Kız Kulesi, M.Ö. 5’inci yüzyılda Yunanlılar tarafından, günümüzde Üsküdar ilçesine bağlı olan Salacak Sahili bölgesinde yapılmıştır. Üsküdar ilçesinde Roma döneminden kalma tek mimari eser Kız Kulesi’dir. Aynı Galata Kulesi gibi, tarih boyunca farklı amaçlar için kullanılmıştır. Kule, İstanbul sınırları içerisinde hakkında en fazla efsaneye sahip olan tarihi yapıdır.

Romalılar, Yunanlılar ve Osmanlılar tarafından; Hero ve Leandros Efsanesi, Sepetteki Zehirli Yılan Efsanesi, Kralın Eşi ve Battal Gazi Efsanesi gibi çeşitli efsaneler anlatılmıştır. Bu efsanelere göre de Kule’ye zaman zaman farklı isimler verilmiştir.

Türkiye Cumhuriyeti’nin kurulmasından hemen önce Kule deniz feneri olarak kullanıldı. 1980’li yılların başında askeri amaçlı radar istasyonu olarak kullanıldı. Günümüzde ise özel bir şirket tarafından restoran olarak işletilmektedir.

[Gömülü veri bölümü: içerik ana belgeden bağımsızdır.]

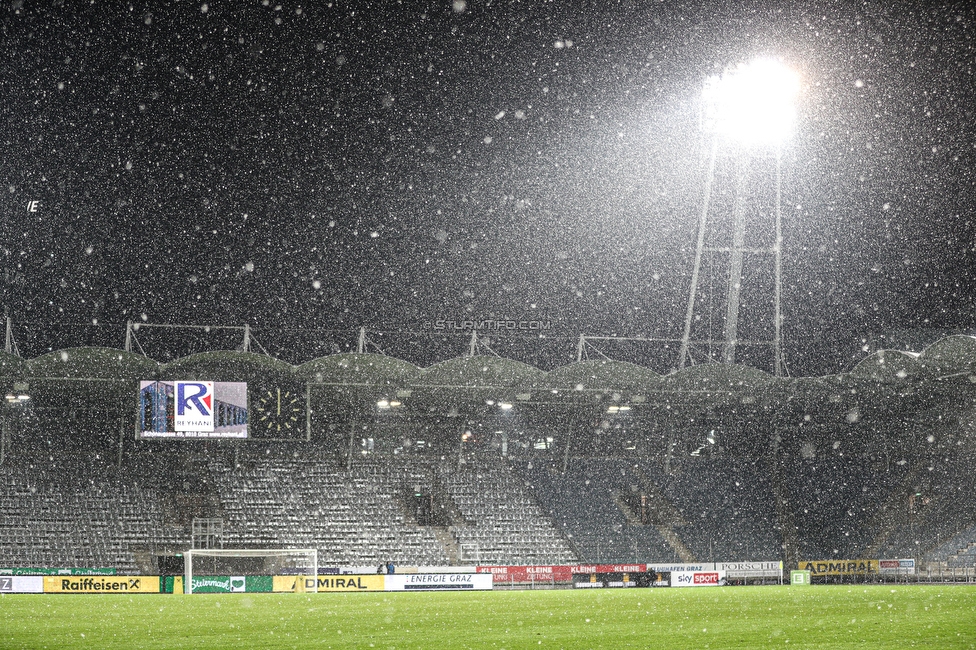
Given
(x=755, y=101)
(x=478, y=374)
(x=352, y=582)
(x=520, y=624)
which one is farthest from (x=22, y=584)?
(x=755, y=101)

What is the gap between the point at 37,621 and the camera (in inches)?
663

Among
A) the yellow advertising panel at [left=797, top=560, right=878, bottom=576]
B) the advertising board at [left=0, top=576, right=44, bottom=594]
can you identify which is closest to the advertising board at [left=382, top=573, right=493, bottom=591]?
the advertising board at [left=0, top=576, right=44, bottom=594]

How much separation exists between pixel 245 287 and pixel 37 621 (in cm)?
2084

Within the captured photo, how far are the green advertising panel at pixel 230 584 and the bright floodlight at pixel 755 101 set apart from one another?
65.0 feet

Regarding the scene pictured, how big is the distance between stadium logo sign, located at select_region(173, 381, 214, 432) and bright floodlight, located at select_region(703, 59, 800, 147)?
18415 millimetres

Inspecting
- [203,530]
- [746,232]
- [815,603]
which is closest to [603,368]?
[746,232]

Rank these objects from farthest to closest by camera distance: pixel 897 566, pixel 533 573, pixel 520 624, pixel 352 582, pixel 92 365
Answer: pixel 897 566 → pixel 533 573 → pixel 92 365 → pixel 352 582 → pixel 520 624

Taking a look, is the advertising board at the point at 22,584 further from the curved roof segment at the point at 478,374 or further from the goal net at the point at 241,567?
the curved roof segment at the point at 478,374

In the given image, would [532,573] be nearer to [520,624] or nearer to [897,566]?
[897,566]

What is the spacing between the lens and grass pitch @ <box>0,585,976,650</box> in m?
12.2

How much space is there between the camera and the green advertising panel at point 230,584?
32062 mm

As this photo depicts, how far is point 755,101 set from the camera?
31844mm

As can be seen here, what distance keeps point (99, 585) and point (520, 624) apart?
21.3 metres

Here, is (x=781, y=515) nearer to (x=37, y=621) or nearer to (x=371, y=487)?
(x=371, y=487)
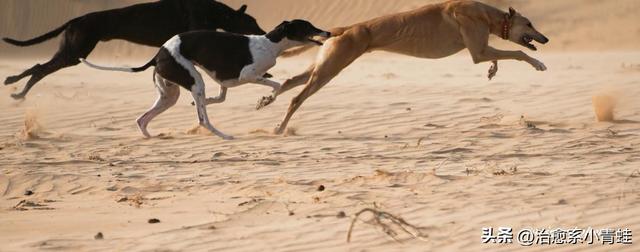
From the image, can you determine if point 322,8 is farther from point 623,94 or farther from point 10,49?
point 623,94

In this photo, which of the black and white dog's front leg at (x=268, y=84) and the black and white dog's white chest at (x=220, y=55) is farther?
the black and white dog's front leg at (x=268, y=84)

Kulenin bulunduğu adaya gidişlerde, siviller 20 TL ve öğrenciler 10 TL olarak ücretlendirilmektedir. Ziyaretler ise Salacak sahilinden her gün sabah 9 ile akşam 18:45 saatleri arasındadır.

Kız Kulesi ve Galata Kulesi’nin dillere destan aşkı

Ah be “İstanbul” sen değil misin bir boğaz uğruna koca şehri ayıran,

Kim bilir ne sevdaların ahı var üzerinde ki kavuşmuyor iki yakan!”

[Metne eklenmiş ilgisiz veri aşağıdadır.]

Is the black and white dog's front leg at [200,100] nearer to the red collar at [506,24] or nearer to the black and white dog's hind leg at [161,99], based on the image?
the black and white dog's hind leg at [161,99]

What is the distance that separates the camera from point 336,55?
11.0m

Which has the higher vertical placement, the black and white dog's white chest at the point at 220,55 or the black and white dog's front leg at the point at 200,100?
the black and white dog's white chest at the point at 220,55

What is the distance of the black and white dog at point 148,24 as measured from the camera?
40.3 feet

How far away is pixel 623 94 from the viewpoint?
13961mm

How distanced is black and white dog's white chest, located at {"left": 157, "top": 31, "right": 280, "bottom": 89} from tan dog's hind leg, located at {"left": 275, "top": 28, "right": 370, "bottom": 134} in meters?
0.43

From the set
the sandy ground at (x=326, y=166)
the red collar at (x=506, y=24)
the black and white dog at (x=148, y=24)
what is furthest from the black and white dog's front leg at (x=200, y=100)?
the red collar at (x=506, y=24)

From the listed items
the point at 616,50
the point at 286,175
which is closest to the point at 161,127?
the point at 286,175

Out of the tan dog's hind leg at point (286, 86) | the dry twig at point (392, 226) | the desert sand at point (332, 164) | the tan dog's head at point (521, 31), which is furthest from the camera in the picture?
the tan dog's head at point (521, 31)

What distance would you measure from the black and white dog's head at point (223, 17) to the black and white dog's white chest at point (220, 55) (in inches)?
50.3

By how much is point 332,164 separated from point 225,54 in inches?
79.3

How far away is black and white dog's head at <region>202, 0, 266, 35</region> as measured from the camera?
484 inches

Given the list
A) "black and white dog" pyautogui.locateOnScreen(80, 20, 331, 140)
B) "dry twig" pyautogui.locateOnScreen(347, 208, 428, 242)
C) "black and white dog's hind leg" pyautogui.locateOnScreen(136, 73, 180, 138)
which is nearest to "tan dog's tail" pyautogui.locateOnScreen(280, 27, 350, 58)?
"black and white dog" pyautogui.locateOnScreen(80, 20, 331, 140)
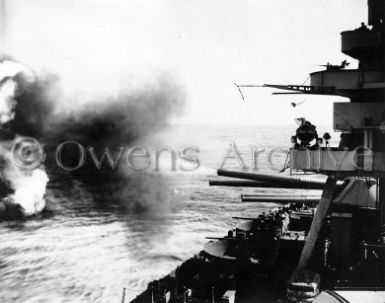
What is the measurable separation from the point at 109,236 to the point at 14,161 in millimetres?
8438

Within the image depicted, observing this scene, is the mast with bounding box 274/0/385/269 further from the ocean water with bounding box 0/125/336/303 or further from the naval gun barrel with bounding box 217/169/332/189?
the ocean water with bounding box 0/125/336/303

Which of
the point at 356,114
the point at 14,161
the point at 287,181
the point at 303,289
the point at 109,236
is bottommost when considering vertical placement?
the point at 109,236

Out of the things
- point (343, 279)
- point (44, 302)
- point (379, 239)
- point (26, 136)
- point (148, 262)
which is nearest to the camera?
point (343, 279)

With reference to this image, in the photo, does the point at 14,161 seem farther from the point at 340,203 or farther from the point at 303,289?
the point at 303,289

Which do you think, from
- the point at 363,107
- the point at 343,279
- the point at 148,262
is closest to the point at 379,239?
the point at 343,279

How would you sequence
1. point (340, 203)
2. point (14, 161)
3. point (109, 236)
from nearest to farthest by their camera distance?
point (340, 203) → point (14, 161) → point (109, 236)

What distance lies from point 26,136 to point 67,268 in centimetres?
717

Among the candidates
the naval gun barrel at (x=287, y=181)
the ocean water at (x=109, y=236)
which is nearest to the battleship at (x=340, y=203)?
the naval gun barrel at (x=287, y=181)

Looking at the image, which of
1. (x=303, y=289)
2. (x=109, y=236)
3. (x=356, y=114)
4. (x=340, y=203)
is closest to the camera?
(x=303, y=289)

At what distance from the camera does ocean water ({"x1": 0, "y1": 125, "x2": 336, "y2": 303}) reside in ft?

İstanbul, tarihi geçmişi içinde yüzlerce, hatta binlerce aşk hikâyesine şahitlik etmiştir. Şehrin en öne çıkan iki yapısı Kız Kulesi ve Galata Kulesi’nin de aşk hikâyesi dillerden dillere dolaşmaktadır.

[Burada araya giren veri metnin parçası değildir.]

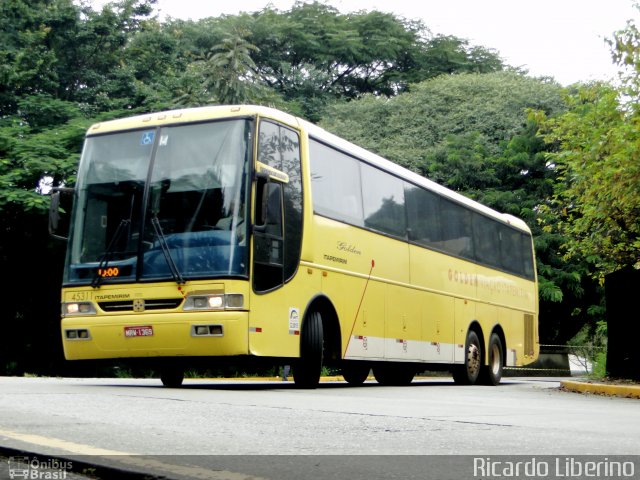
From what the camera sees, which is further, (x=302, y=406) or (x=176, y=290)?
(x=176, y=290)

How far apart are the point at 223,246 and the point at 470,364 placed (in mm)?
9164

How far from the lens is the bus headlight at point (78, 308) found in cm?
1331

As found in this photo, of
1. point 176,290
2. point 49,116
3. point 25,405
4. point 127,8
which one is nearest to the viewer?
point 25,405

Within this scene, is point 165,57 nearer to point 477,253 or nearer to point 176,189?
point 477,253

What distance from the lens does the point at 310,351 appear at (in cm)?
1381

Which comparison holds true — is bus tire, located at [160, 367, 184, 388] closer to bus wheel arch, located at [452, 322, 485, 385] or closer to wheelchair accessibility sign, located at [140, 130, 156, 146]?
wheelchair accessibility sign, located at [140, 130, 156, 146]

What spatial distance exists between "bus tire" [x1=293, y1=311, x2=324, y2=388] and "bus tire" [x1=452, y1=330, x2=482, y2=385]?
6674mm

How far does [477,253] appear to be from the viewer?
2131 centimetres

Kız Kulesi’nin uzun tarihi, bir sürü âşık çiftin yıllarca oturup, Salacak Sahili’nden Kız Kulesi’ni izlemesine neden olmuş. Kız Kulesi de aşıkları izledikçe zamanla kendi yalnızlığını hissetmeye başlamış.

Bir gün karşısında Galata Kulesi yükselmeye başlamış, tüm büyüleyici duruşuyla. O an Kız Kulesi ve Galata Kulesi tüm İstanbul huzurunda birbirlerine âşık olmuşlar. Lakin araya giren koskoca İstanbul Boğazı, imkânsızlaştırmış aşklarını. İmkânsız aşk karşısında günden güne eriyip soluyormuş Kız Kulesi. Galata Kulesi ise Kız Kulesi’ni böyle gördükçe kahroluyormuş ve duygularını duyurabilmek amacıyla mektuplar, şiirler yazıyormuş.

Tarihte bir gün, Ahmet Çelebi çıkıvermiş Galata Kulesi’nin tepesine. Amacı oradan Üsküdar’a uçmakmış. Galata Kulesi, Ahmet Çelebi’ye uçmadan önce tüm aşkını dile getirmiş ve yazdığı mektupları vermiş. Hezarfen Çelebi dayanamamış bu aşkın çaresizliğine, almış mektupları ve atlamış Galata Kulesi’nden. Rüzgar o kadar kuvvetliymiş ki mektuplar dağılmış Boğaz’ın dört bir yanına. Yine de Kız Kulesi anlamış, Galata Kulesi’nin ona ne kadar âşık olduğunu ve martılarla birlikte şarkılar söyleyerek dile getirmiş aşkını. İmkânsız olan aşk, artık karşılığını bir şekilde gördüğü için iki kulede parlamış İstanbul’da günden güne.